Based on announced 5000 unit production run* from June 2012 to December 2012 (avg. 833 per month): June/July for R & S reservations = first 1,666 cars; Aug rest of 230-300mi packs = 2,500 cars; Sept 160mi packs up to P 833; Oct 160mi packs up to P 1,666; Nov/Dec 160mi packs up to P 2500.

Of course the sequence numbers we all have are bogus since no one knows what the drop out rate will be at the time of delivery (it would be nice if they gave us an ETA delivery date now (based on real data) or did a “re-sequencing” of reservation numbers.

P.S. the fact that the larger packs got moved to the front of the line really burns me since I hold P 469 and this policy was not announced up-front. Still, I can’t wait …

* http://www.thedetroitbureau.com/2011/03/tesla-sets-price-production-plan...

I heard/read somewhere that ~80 betas would be produced, in the NUMMI factory (the alphas were hand-made offsite by subcontractors for about $1 million each). So the betas will also be the near-final stage of refining tooling and processes.

michiganmodels,

when did the Tesla rep said that? If it's one year old info, it may not hold much value.

There is an interesting post over in the Netherlands section of this forum. The comments were made in the context of the October 1 Freemont event, so the information can be considered recent:

[A Tesla representative said that] Specs, pricing etc will be expected around the summer of 2012. I earlier got information that the signatures for Europe will be delivered at the start of 2013. (Han-Paul)
http://www.teslamotors.com/forum/forums/netherlands?page=1

I may be wrong but I seem to remember that at some point options and prices were announced to be published this (2011) summer, at least for the US. Anyway, 6 months in advance should be plenty of time to make decisions, but it means that we will have to wait another year from now for this information. And it is probably unrealistic to hope that anyone in Europe receives their Model S still in 2012.

If I get mine by this time next year (P-4559), I will squeal like a little girl. Here's hoping though.

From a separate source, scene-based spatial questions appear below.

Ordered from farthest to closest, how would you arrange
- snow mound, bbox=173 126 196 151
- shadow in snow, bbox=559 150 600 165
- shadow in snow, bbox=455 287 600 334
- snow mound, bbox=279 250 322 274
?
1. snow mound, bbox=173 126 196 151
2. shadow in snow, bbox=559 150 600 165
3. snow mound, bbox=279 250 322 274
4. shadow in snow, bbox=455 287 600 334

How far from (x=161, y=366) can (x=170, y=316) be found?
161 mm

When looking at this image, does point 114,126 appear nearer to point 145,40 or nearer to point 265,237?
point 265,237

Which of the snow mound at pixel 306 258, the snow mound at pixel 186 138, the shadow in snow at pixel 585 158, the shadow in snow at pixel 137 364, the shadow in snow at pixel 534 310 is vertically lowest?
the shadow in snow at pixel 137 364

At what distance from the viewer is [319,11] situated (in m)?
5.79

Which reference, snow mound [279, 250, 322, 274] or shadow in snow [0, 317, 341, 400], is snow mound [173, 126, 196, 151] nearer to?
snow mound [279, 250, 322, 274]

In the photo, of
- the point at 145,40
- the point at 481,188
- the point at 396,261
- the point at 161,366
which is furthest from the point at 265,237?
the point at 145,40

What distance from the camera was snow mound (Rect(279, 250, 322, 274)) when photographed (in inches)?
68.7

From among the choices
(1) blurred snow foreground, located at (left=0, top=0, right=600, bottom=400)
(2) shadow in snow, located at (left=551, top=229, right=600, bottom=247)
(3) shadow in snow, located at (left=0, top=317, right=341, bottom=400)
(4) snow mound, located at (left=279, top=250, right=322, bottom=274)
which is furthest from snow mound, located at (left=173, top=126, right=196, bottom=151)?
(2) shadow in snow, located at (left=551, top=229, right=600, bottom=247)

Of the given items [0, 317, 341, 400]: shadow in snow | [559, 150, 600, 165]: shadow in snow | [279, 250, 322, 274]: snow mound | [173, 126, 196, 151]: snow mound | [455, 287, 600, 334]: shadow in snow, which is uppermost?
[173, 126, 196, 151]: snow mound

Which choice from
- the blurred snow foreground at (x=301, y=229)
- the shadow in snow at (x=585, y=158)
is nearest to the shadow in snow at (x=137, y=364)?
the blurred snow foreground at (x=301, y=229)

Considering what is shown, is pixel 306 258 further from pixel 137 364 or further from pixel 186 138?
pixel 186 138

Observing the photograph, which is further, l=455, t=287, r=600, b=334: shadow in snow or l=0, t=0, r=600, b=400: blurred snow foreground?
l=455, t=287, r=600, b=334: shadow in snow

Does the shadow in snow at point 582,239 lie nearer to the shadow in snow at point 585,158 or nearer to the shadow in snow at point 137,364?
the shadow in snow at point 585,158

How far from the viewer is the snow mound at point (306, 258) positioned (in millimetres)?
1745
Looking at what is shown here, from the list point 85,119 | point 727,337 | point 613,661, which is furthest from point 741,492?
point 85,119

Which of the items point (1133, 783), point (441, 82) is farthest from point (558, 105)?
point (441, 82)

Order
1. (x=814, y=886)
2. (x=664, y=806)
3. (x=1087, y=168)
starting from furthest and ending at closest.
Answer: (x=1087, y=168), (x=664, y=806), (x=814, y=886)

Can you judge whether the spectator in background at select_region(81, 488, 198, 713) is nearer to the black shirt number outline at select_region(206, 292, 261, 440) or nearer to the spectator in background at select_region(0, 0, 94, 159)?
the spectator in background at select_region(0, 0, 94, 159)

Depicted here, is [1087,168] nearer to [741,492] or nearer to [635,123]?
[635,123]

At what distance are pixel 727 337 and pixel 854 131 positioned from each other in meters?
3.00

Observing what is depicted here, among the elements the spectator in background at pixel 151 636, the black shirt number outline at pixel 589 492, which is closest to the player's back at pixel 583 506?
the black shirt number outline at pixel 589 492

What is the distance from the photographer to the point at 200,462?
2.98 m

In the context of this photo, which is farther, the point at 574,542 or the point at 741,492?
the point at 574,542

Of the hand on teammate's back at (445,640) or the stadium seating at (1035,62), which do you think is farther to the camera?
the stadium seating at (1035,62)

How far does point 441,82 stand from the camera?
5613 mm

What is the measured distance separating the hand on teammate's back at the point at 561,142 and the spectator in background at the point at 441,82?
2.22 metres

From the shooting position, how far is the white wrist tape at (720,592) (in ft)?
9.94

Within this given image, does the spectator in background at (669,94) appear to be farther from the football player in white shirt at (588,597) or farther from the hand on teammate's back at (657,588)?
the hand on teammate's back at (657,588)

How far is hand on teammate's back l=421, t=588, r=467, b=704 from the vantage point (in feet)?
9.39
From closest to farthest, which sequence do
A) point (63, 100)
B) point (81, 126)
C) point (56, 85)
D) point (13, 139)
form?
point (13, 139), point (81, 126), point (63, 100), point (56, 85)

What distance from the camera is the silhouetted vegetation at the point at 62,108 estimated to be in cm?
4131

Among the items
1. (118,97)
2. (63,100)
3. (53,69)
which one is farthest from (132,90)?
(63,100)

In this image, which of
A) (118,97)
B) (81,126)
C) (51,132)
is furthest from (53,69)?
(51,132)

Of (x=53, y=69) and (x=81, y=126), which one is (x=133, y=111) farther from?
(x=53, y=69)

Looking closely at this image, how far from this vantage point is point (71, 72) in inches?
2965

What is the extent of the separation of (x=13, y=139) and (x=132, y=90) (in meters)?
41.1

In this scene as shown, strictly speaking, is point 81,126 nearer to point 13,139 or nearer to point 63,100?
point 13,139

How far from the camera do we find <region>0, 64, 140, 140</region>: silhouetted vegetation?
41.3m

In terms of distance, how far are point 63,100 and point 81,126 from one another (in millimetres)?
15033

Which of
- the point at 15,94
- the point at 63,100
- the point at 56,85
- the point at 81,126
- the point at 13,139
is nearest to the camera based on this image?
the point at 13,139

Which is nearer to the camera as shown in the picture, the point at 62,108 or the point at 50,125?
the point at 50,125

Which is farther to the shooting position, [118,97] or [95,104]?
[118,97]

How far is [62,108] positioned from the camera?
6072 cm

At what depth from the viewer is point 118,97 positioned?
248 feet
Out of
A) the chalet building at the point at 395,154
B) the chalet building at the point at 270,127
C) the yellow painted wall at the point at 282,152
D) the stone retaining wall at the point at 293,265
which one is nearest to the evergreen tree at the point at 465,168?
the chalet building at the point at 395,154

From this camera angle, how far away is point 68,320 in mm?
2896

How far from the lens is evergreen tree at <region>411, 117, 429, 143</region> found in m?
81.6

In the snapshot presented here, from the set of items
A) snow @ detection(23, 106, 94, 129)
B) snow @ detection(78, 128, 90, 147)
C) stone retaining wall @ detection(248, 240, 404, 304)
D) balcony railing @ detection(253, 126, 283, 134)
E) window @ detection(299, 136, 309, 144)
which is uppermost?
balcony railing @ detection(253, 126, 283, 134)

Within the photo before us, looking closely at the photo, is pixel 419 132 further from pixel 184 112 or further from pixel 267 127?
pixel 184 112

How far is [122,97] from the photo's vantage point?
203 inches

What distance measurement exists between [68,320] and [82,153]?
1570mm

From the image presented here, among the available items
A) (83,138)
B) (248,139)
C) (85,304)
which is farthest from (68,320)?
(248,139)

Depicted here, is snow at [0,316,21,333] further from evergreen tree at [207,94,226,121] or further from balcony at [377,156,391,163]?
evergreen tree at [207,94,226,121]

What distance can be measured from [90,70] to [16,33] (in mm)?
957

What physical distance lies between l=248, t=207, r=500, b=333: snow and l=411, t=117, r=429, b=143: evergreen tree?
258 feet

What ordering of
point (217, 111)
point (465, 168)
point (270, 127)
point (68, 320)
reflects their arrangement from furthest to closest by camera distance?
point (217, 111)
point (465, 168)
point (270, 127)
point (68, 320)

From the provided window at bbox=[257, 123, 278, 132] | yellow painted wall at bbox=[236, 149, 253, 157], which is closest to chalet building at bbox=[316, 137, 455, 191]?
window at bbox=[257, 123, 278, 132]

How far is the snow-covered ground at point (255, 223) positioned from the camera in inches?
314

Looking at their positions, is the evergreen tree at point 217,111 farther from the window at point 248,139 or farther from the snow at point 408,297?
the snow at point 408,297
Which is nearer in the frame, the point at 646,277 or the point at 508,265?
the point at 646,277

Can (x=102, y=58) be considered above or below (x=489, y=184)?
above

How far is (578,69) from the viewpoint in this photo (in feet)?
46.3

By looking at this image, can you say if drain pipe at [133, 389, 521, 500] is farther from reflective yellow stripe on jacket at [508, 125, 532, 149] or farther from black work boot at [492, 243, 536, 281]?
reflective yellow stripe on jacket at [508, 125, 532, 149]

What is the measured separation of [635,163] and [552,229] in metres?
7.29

@Nicu - I was told at the Berkshire Hathaway Shareholder meeting in May of this year.

@michiganmodels - was the rep you mentioned a sales rep or someone from the company who might actually have some insight into the status of production preparations?

The April, 2012 is the most optimistic I've read, and as much as I'd love to see it happen, I'm skeptical.

@Sofiauthor -

It was Dustin Krause (I believe that is his last name) manager of the Chicago Store and another manager from the Colorado store (his name escapes me).

I'm cautiously optimistic. However, I have a feeling Tesla wants to get the Signature Series out in Q2 of 2012, so they can finally book the reservation deposits as revenue. We'll see...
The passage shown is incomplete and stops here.